The moment I finished writing Unending Cycle, I turned my attention to the second story of the month, a horror piece. This time, the focus returns to Solomon. While his hunt for the ancient vampire continues, I wanted to step away from that pursuit and explore something closer to the ground. A smaller threat, perhaps, but one that reveals something far more telling. Not just what Solomon does, but how his presence reshapes the world around him, especially the creatures that believe themselves to be the hunters.

The road into town has never been a place of comfort. It cuts through the forest with a stubborn insistence, as though the land itself resisted its creation. By day, it is nothing more than a path worn by use and necessity. In recent nights, it has become something else. The trees lean closer, the air settles heavier, and every sound carries farther than it should.

The villagers have learned to listen. They know the difference between the ordinary and the unnatural, between the steady rhythm of the forest and the moments when it falters. When the light fades and the lamps are lit, the silence does not bring peace. It waits. It presses against the edges of thought, asking questions no one wishes to answer aloud.

What follows is not a story of a single encounter, nor simply a tale of creatures emerging from the dark. It is a moment where something shifts, where fear changes direction, and the things that hunt are forced to reconsider what walks the same paths. Some nights leave marks that can be seen. Others leave something far more difficult to name.

What Remains

Excerpt of What Remains


Several men gathered near the road leading into the town, clutching hand tools like cherished weapons. Nearby, a solitary and frail man lifted his taper to the dangling lamps, lighting the oil-soaked wicks. As he lit the final lamp, screams tore through the town, driving the men away from the forest.

When the cries died down, the trembling, impromptu defenders tightened the grasp around the worn handles of the weathered tools. After several silent seconds, a younger man stepped forward, his fingers whitening around his hand axe. “What do you suppose that was?”

His neighbor shook his head and slammed the butt of his scythe against the ground. “Silas, those monsters are preparing another assault. We didn’t do enough to dissuade them from returning.”
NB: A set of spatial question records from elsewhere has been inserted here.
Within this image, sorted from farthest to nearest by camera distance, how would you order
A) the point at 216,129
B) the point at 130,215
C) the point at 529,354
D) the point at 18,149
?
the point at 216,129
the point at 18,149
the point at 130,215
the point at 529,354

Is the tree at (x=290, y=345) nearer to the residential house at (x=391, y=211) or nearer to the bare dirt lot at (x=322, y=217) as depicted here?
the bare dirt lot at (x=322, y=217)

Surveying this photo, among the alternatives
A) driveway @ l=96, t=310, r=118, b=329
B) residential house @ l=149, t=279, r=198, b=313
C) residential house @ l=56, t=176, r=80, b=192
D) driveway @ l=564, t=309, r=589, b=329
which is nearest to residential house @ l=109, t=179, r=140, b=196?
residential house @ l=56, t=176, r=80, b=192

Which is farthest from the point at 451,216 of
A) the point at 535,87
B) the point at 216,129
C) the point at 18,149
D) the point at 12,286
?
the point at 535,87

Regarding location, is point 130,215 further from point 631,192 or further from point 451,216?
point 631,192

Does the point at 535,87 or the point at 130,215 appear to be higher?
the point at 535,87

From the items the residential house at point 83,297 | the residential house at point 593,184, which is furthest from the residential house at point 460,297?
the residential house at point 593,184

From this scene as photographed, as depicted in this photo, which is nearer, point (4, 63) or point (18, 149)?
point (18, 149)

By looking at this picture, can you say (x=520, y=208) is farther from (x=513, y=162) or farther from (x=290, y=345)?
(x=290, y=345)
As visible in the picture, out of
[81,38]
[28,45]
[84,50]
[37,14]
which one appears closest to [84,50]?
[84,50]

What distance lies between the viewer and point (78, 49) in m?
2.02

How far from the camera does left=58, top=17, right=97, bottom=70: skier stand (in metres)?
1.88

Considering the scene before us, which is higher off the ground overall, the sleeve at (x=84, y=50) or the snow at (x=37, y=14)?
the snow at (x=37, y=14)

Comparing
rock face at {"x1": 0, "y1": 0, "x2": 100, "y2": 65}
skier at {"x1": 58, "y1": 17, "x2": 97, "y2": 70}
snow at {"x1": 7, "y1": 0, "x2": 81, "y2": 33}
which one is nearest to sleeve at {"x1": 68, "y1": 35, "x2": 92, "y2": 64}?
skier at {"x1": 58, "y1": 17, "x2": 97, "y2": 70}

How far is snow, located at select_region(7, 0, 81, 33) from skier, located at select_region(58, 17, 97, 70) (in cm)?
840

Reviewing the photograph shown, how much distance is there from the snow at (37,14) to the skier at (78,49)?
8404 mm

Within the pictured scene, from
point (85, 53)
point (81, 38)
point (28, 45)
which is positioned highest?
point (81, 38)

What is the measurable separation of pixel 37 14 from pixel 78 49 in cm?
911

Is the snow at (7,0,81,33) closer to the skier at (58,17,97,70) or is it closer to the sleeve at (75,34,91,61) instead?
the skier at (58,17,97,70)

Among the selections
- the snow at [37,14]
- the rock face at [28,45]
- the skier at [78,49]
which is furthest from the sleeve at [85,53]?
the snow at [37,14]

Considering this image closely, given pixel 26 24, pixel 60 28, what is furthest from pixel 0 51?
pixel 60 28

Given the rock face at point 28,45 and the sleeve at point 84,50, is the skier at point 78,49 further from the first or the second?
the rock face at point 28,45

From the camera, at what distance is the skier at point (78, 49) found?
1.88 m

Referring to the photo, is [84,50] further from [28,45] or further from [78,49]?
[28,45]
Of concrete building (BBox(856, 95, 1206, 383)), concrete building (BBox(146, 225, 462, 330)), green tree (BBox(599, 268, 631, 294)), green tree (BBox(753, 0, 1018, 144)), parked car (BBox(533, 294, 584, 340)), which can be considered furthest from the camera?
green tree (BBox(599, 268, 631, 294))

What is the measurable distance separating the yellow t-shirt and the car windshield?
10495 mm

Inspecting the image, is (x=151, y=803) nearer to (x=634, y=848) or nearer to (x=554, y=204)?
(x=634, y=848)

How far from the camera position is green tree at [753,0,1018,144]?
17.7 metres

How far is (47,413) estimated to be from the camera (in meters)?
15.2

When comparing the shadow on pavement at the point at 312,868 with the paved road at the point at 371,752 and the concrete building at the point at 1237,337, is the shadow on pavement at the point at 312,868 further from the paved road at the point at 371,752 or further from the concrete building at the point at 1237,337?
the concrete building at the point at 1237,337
“Lucas, we’re here tonight and old man Jacob is lighting the lamps.” Silas turned around, his hands tightening around the worn wood. “It’ll be different.”

“Pay attention—”

From the woods, another wave of noises broke loose. The group recoiled from the unnatural sounds as the guttural cries tore through the muted evening. As the dying beats echoed off the town’s structures, several doors creaked open around the muddy square. An elderly woman stepped out onto her stoop, licking her lips as she clutched her shawl around her shoulders. Across the square, another elderly man emerged from the stable, holding a lantern above his head.

The lantern’s flickering flame trembled as he turned toward the eastern road where the forest path ran into the town. The woman’s gaze bounced between the solitary man and the gathered throng near the road. “Thomas, did you hear them?”

Thomas nodded as he marched away from the dim stable. As he passed the well, another sound drifted in from the forest. It wasn’t another round of screams. Rather, it was a twisted series of rasps and coughs. After several seconds, the disjointed sounds drifting from the bare tree limbs revealed themselves to be demented laughter. Thomas turned toward the incoming road, clutching his chest as he swallowed. “What could make that sound?”

The broken cries crept along the eastern road that led from the forest to the square. The sounds stopped mid-cry. They didn’t fade away. It was as if something deemed it sufficient. Several of the gathered men stepped forward, their knuckles turning white around their farm tools. Yet no one dared to move to discover what threatened to strike from beneath the forest’s canopy.

When the last rays of sunlight vanished, the trees along the road shifted. Then three shapes stepped from the forest into the weak lantern light. While the trio moved like people, their proportions were wrong. Their arms hung so low that their fingertips brushed the ground. Their hunched backs drove the unnatural gouging of earthen furrows in their wake. After several stilted steps, the townsfolk’s gazes fixed on gray skin stretched too far over thin muscles that undulated like cords beneath the surface.

One creature tilted its head toward the square, its mouth open far wider than any human jaw should allow.